[Scene-based reasoning records]

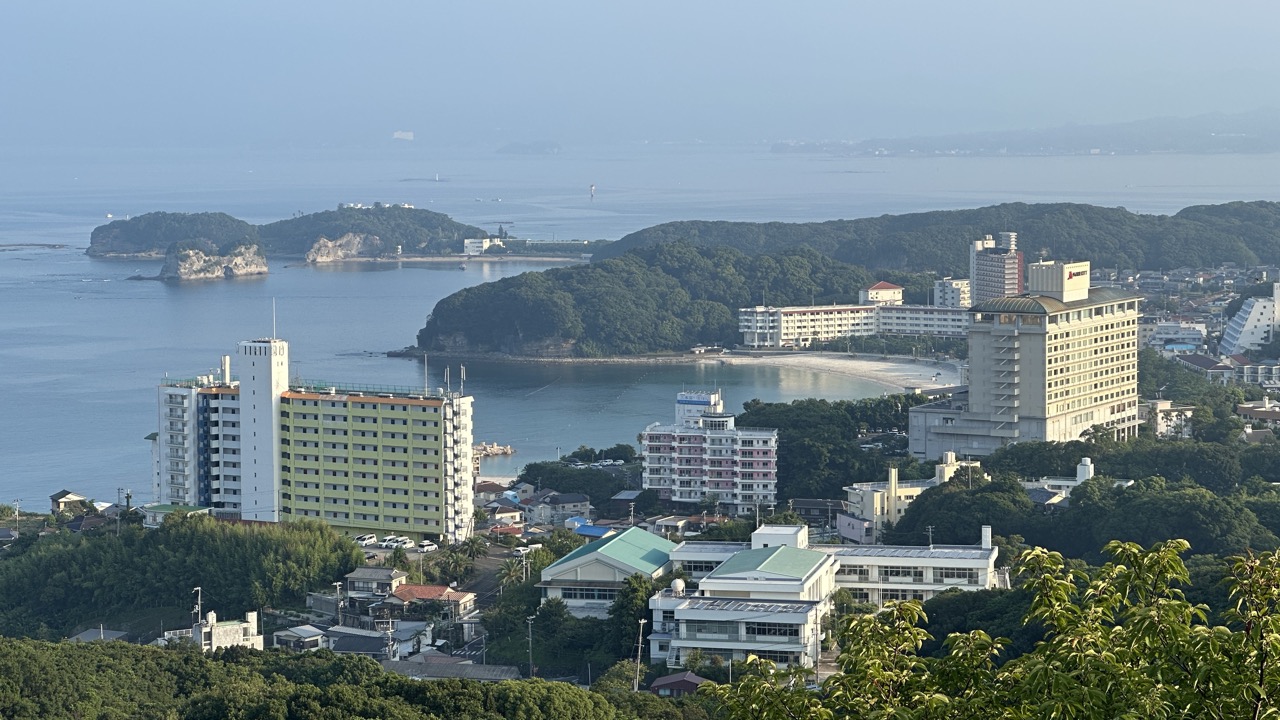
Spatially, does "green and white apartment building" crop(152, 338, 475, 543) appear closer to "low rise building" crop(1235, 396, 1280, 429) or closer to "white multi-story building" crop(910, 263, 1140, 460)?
"white multi-story building" crop(910, 263, 1140, 460)

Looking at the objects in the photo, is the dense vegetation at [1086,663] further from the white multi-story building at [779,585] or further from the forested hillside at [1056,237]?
the forested hillside at [1056,237]

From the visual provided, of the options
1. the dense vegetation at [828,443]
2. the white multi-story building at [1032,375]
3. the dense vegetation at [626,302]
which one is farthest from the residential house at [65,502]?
the dense vegetation at [626,302]

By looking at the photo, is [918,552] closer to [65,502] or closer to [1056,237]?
[65,502]

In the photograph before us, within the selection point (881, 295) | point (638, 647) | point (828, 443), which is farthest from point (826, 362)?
point (638, 647)

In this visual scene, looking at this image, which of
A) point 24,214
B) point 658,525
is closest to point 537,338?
point 658,525

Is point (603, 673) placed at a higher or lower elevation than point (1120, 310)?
lower

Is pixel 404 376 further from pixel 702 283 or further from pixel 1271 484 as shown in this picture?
pixel 1271 484
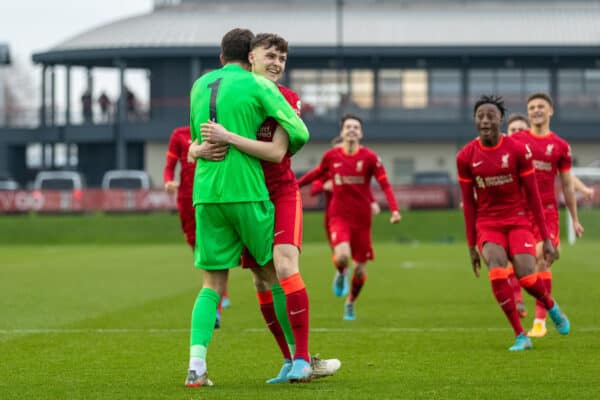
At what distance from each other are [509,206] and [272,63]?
11.5 ft

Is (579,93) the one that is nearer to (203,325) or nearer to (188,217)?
(188,217)

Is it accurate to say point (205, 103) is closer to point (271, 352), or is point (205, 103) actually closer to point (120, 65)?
point (271, 352)

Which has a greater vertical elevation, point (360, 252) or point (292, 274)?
point (292, 274)

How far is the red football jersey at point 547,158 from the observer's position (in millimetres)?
13234

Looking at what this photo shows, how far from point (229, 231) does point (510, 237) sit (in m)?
3.63

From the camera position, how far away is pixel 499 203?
458 inches

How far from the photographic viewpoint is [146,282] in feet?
70.8

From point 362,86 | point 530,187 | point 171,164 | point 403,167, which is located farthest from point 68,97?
point 530,187

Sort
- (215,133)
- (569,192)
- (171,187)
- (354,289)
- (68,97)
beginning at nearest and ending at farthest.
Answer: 1. (215,133)
2. (569,192)
3. (171,187)
4. (354,289)
5. (68,97)

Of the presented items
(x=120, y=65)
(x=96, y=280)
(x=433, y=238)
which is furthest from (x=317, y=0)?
(x=96, y=280)

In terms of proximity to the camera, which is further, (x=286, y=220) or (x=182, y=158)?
(x=182, y=158)

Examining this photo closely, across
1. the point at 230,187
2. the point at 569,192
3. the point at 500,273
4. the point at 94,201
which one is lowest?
the point at 94,201

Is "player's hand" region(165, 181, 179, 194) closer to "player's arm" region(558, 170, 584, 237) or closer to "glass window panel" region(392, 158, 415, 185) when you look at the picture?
"player's arm" region(558, 170, 584, 237)

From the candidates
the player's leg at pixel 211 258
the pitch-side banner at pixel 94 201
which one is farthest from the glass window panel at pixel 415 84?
the player's leg at pixel 211 258
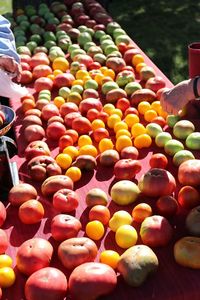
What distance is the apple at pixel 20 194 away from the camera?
164cm

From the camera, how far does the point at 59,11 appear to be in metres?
3.83

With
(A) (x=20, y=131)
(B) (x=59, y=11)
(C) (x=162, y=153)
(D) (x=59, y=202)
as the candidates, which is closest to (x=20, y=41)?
(B) (x=59, y=11)

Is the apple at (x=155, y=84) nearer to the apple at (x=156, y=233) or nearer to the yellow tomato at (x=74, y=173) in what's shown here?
the yellow tomato at (x=74, y=173)

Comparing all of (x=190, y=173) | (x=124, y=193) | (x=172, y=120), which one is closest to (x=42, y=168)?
(x=124, y=193)

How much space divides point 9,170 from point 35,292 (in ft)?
1.85

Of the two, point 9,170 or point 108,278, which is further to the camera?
point 9,170

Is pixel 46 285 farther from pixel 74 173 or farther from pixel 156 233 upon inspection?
pixel 74 173

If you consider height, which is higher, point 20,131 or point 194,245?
point 194,245

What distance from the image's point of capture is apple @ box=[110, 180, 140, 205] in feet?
5.34

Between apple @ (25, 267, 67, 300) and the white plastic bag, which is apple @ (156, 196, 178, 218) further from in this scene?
the white plastic bag

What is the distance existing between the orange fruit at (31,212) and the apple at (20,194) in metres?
0.06

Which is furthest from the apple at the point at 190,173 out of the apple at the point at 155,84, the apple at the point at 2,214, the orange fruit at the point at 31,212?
the apple at the point at 155,84

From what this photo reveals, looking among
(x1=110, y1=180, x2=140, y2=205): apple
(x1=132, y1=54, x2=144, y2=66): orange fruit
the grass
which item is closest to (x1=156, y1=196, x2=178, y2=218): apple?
(x1=110, y1=180, x2=140, y2=205): apple

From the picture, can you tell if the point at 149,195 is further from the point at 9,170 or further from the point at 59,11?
the point at 59,11
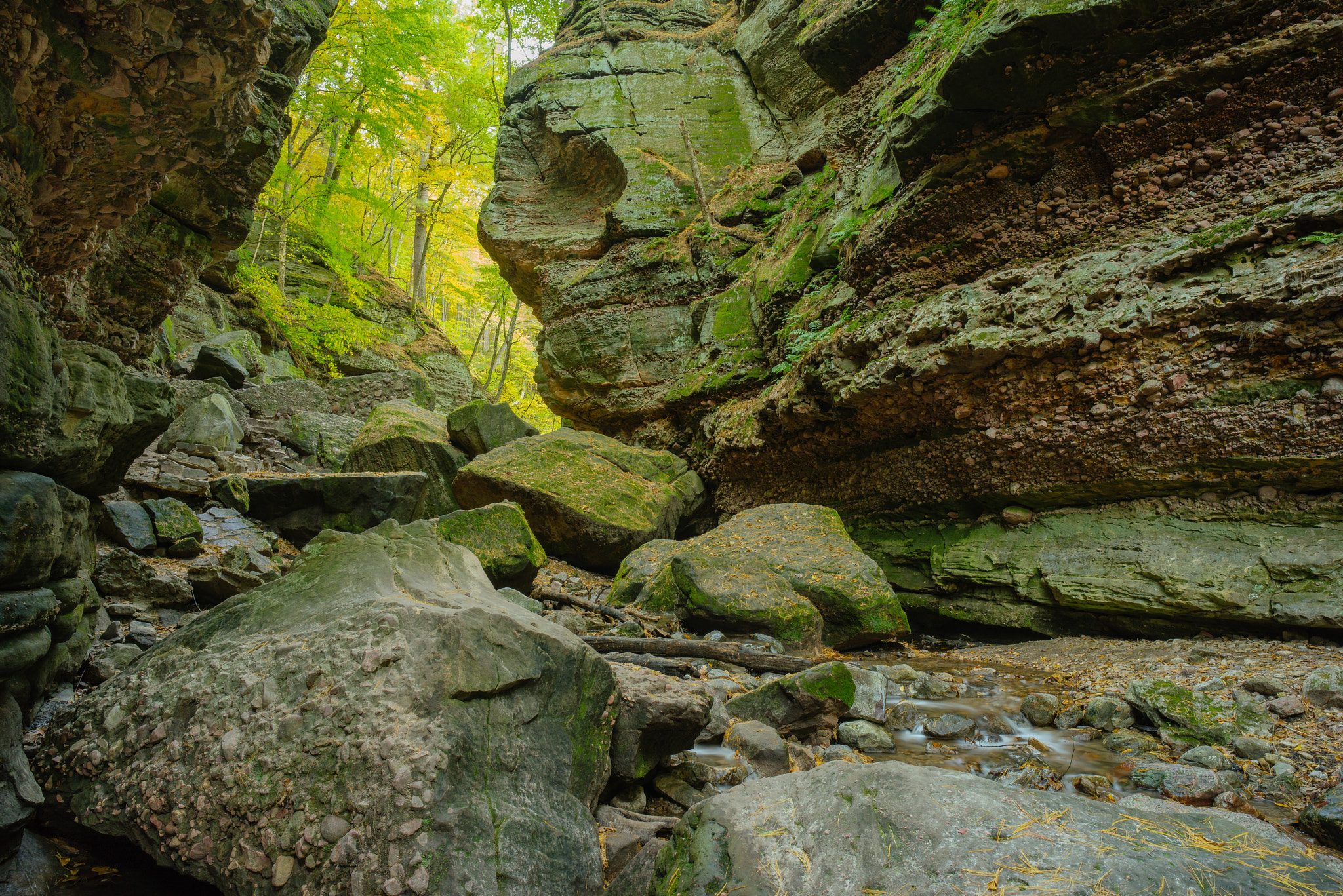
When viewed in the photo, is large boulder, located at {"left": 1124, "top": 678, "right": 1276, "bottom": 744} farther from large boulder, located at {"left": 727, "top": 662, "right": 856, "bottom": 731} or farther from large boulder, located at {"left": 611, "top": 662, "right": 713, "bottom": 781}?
large boulder, located at {"left": 611, "top": 662, "right": 713, "bottom": 781}

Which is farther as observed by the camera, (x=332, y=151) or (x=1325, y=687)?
(x=332, y=151)

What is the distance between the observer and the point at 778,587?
654 centimetres

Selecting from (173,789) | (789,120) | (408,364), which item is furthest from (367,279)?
(173,789)

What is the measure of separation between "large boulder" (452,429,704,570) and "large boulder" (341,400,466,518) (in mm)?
1089

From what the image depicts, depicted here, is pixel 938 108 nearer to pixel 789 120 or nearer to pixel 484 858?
pixel 484 858

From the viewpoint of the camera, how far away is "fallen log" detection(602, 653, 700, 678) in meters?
4.88

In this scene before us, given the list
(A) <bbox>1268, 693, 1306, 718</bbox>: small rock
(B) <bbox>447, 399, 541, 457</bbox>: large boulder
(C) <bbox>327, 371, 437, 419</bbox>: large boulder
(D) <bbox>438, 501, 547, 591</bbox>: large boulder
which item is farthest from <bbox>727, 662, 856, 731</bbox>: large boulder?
(C) <bbox>327, 371, 437, 419</bbox>: large boulder

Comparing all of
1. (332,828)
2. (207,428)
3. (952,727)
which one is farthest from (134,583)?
(207,428)

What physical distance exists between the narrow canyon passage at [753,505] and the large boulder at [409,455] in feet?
0.27

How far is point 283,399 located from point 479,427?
4.40 meters

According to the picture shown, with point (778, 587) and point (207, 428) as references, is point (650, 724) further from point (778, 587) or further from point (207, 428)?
point (207, 428)

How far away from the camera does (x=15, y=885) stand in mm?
1950

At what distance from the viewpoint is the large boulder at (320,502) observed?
24.2 feet

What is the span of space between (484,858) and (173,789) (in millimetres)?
1146
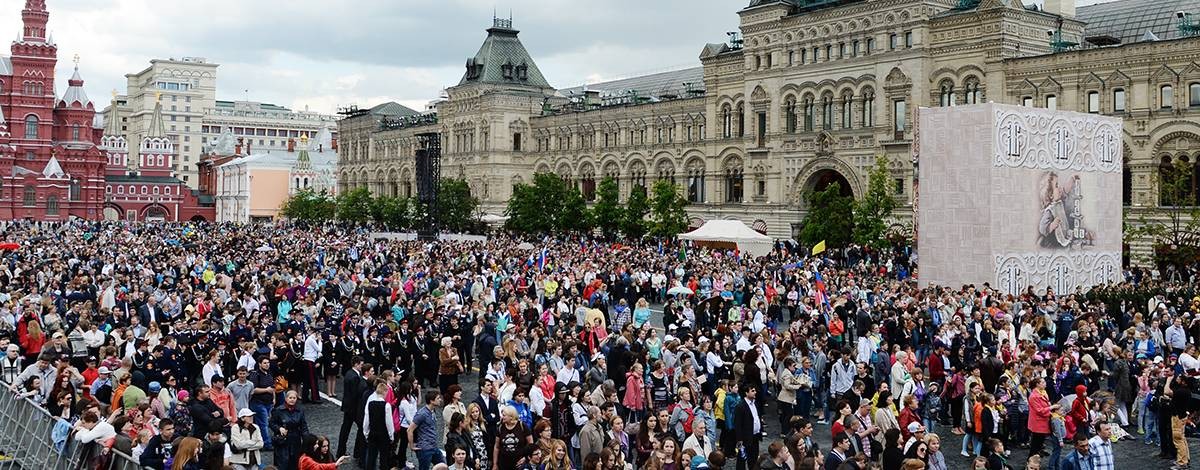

Requirements: Gather every line of the material above that contains the string "visual", and note that case counts.

Result of this exercise:
From the visual provided, of the options
In this visual scene, looking at this image, which of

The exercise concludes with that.